That’s North Window on the left and Turret Arch on the right. South Window is in the middle, but hidden by the camera angle – and some large rock. If you click the image for the larger size, you can see small dots along the base of North Window. Those are people. (Gigantic size here [3264 x 2448, 3.7M]).
July 31, 2010. Arches National Park, Utah.
The arch-to-visit for on-the-clock vacationers. Conveniently located right next to the highway, it’s a quick stop to add to your I-did-this check list. Kick the kids out of the minivan, frog-march the surly lot up the couple hundred feet to the arch, snap a quick set of photos to bore the relatives, then it’s down the hill, into the van, and zip! – back on the road. No food or tchotchke vendors, no bathrooms, nothing to trigger any “want” whines from your progeny. One more check mark on the list, and it’s on to the next 15-minute sightseeing stop.
From the BLM roadside sign:
Wilson Arch was named after Joe Wilson, a local pioneer who had a cabin nearby in Dry Valley. This formation is known as entrada sandstone. Over time the superficial cracks, joints, and folds of these layers were saturated with water. Ice formed in the fissures, melted under extreme desert heat, and winds cleaned out the loose particles. A series of freestanding fins remained. Wind and water attacked these fins until, in some, the cementing material gave way and chunks of rock tumbled out. Many damaged fins collapsed like the one to the right of Wilson Arch. Others, with the right degree of hardness survived despite their missing middles like Wilson Arch.
July 31, 2010. Wilson Arch, US191 north of Monticello, Utah.
“I used to bullseye
womp rats in my T-16 roadkill on 191 back home, they’re not much bigger than two meters.”
What do you call a small murder of crows?

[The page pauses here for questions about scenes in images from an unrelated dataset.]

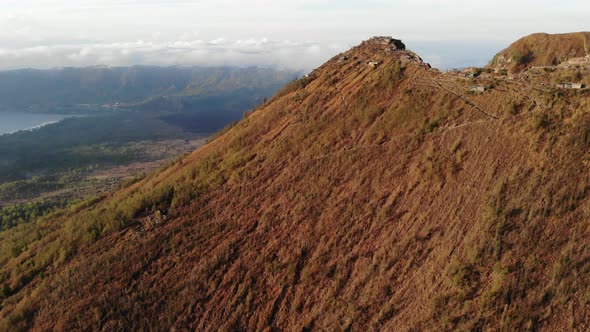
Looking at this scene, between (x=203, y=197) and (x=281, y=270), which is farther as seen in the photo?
(x=203, y=197)

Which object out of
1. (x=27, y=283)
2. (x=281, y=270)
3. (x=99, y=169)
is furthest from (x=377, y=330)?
(x=99, y=169)

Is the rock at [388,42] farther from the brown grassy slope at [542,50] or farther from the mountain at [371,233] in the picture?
the brown grassy slope at [542,50]

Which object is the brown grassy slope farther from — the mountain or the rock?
the mountain

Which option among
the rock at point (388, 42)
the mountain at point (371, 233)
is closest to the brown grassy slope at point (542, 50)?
the rock at point (388, 42)

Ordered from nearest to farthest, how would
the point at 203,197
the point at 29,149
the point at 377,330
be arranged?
1. the point at 377,330
2. the point at 203,197
3. the point at 29,149

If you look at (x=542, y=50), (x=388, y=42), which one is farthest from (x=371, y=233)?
(x=542, y=50)

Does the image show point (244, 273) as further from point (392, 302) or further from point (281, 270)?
point (392, 302)
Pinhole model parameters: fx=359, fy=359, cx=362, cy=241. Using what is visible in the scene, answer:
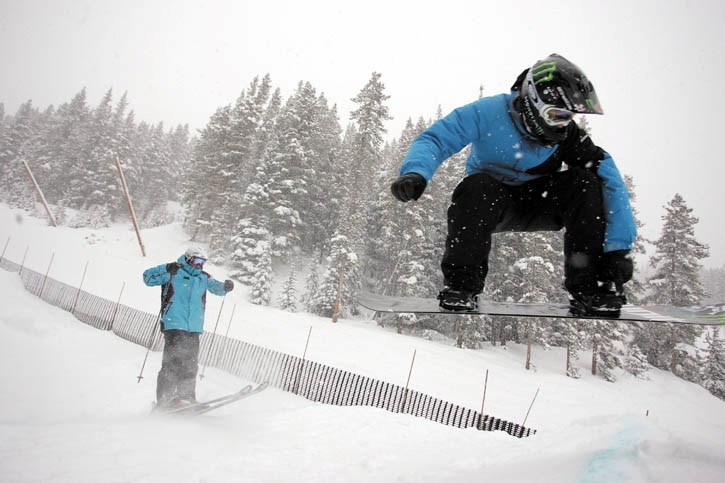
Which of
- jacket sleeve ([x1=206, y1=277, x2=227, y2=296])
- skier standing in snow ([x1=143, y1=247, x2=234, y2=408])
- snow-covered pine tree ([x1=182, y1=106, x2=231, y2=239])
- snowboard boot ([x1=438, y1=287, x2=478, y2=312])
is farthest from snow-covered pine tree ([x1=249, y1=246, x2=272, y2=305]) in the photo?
snowboard boot ([x1=438, y1=287, x2=478, y2=312])

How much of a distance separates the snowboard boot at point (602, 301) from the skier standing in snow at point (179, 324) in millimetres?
4644

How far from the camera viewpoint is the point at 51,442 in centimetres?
329

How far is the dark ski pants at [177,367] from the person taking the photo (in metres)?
4.89

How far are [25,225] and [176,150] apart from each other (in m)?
27.8

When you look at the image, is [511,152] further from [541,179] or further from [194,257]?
[194,257]

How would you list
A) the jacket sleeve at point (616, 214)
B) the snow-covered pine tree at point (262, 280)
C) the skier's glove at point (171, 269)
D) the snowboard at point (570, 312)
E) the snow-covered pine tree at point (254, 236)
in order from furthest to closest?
the snow-covered pine tree at point (254, 236) < the snow-covered pine tree at point (262, 280) < the skier's glove at point (171, 269) < the snowboard at point (570, 312) < the jacket sleeve at point (616, 214)

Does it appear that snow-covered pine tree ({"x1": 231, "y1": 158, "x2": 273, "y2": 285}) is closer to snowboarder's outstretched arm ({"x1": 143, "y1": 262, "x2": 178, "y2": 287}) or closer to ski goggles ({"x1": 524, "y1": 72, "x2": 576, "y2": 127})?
snowboarder's outstretched arm ({"x1": 143, "y1": 262, "x2": 178, "y2": 287})

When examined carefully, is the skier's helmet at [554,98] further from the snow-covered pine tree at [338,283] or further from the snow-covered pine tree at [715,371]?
the snow-covered pine tree at [715,371]

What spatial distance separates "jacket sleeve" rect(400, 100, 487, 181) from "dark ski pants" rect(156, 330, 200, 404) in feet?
14.2

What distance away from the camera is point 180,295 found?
502cm

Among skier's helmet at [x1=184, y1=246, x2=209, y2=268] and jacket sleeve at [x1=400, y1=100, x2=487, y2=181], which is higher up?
jacket sleeve at [x1=400, y1=100, x2=487, y2=181]

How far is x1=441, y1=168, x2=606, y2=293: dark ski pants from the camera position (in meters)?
2.22

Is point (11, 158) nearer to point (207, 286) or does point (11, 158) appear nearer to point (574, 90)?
point (207, 286)

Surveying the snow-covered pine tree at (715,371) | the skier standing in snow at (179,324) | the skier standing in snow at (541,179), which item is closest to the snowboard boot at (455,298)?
the skier standing in snow at (541,179)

A mugging?
July 31, 2010. Wilson Arch, north of Monticello, Utah.
Tourists flee from the rampaging giant Sandstone Mountain Cat, unaware that its resemblance to a giant sloth is not just appearance: the SMC’s top speed is measured in centuries.
July 31, 2010. US191, north of Monticello, Utah.
That “small” opening along the rock’s bottom in the first photo is man-made and larger than a garage door. In the 1930’s a religious group intended to hollow out the rock, but didn’t get very far.
It’s an alien ship! And the ETs are using memory-suppression rays so you’ll forget about it! If you don’t see this in the future, you won’t know!
July 31, 2010. Along US191, north of Monticello, Utah.
It was their first time off the farm, and all of the Clempodunk kids were agog at the different people on the streets. Whispered: “Look, that one’s red!”
January 15, 2011. druid labs pnw.
Come here, so I can slap you.
August 1, 2010. The FromWyomings, Powell, Wyoming.